[START OF Passage shown]

Contrast this with Carl Sagan, extremely knowledgeable in ancient mythologies, who developed a myth theory diametrically opposite Campbell’s monomyth theory. Based on the earliest historical evidence available, Carl was convinced that at least some ancient myths can be traced back to recorded encounters between humans and beings of god-like intelligence and abilities, writings he referred to as contact myths.

The question Molly and I discuss in this essay is: which model does The Da Vinci Code and The Lost Symbol reflect? Joe’s monomyth or Carl’s contact myth?

 

*****

campbell.jpg
Joseph Campbell
Carl Sagan

Don: In his 1960 “Contact” paper, Carl advanced what was, at the time, an extraordinary assumption: that if long-lived extraterrestrial civilizations exist, there is almost no chance that they have not been to Earth. In the same paper, Carl cites certain ancient legends that are so different from other myths that they stand alone and apart, and call for a different explanation. He believed them to be historical accounts of possible human/alien interactions.

In his epic 1966 book, Intelligent Life in the Universe, Carl expands on his contact myth hypothesis by singling out a written narrative from ancient Sumerian literature. Following is an excerpt from chapter 33:

      

“Some years ago, I came upon a legend which more nearly fulfills some of our criteria fpr a genuine contact myth. It is of special interest because it relates to the origin of Sumerian civilization. Sumer was an early – perhaps the first – civilization in the contemporary sense on the planet Earth. It was founded in the fourth millennium B.C. or earlier. We do not know where the Sumerians came from. Their language was strange; it had no cognates with any known Indo-European, Semitic, or other language, and is understood only because a later people, the Akkadians, compiled extensive Sumerian-Akkadian dictionaries.

[END OF Passage shown]
[START OF Dataset entries]

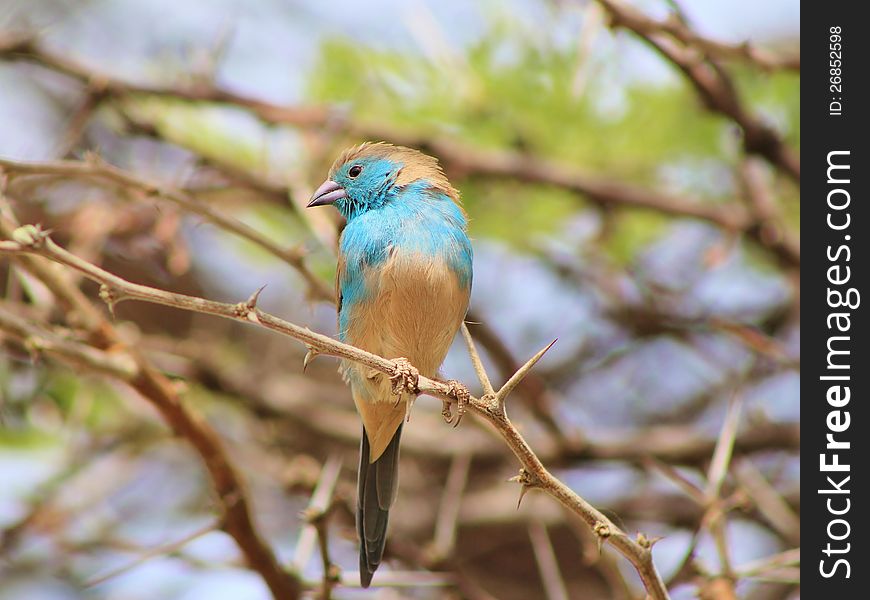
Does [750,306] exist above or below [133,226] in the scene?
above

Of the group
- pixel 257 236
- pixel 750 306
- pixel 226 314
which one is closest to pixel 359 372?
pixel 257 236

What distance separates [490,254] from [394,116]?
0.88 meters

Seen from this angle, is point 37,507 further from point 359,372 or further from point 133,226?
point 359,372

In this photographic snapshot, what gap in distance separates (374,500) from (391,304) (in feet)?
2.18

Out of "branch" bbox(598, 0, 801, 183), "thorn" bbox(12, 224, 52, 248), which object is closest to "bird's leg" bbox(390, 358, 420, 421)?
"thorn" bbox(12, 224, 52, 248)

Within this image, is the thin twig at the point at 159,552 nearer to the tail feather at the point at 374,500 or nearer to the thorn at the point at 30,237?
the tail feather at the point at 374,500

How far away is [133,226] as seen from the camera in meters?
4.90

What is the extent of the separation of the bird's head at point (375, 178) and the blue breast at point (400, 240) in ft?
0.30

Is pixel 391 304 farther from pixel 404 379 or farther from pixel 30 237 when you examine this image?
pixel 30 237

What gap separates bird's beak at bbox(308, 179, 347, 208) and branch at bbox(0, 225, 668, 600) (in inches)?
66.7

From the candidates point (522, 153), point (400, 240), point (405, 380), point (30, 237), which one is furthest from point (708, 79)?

[END OF Dataset entries]
[START OF Dataset entries]

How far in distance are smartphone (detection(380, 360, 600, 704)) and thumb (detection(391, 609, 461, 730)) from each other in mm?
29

[END OF Dataset entries]
[START OF Dataset entries]

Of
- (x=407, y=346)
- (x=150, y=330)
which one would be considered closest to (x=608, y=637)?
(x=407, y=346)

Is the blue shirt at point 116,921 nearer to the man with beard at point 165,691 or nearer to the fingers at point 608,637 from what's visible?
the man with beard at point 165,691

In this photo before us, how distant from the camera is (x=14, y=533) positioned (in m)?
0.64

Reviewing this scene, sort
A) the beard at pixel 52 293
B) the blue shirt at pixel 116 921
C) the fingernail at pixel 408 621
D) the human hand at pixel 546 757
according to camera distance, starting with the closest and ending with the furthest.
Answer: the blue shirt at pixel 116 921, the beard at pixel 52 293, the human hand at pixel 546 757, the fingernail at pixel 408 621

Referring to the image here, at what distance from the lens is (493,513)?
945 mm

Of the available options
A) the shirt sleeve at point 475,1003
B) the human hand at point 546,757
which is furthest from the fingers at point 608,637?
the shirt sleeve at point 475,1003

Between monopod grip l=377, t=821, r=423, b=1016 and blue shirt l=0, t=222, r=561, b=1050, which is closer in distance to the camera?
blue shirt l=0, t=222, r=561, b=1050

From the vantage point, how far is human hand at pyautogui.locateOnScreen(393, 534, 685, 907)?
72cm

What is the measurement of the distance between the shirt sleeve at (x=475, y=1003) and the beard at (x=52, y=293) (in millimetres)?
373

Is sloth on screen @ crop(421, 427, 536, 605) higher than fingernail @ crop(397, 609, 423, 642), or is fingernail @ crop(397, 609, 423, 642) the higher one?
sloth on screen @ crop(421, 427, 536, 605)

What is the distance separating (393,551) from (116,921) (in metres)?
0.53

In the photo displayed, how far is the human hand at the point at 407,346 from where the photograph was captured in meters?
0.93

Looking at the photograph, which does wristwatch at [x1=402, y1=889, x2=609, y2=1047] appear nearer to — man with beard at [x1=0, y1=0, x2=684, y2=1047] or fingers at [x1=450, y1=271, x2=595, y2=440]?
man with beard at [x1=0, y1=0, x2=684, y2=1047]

[END OF Dataset entries]

**Job**:
Reproduce word for word the part of the contact myth passage that opens with the words containing "The question Molly" and closes with "possible human/alien interactions.".

**Answer to this task**:
The question Molly and I discuss in this essay is: which model does The Da Vinci Code and The Lost Symbol reflect? Joe’s monomyth or Carl’s contact myth?

 

*****

campbell.jpg
Joseph Campbell
Carl Sagan

Don: In his 1960 “Contact” paper, Carl advanced what was, at the time, an extraordinary assumption: that if long-lived extraterrestrial civilizations exist, there is almost no chance that they have not been to Earth. In the same paper, Carl cites certain ancient legends that are so different from other myths that they stand alone and apart, and call for a different explanation. He believed them to be historical accounts of possible human/alien interactions.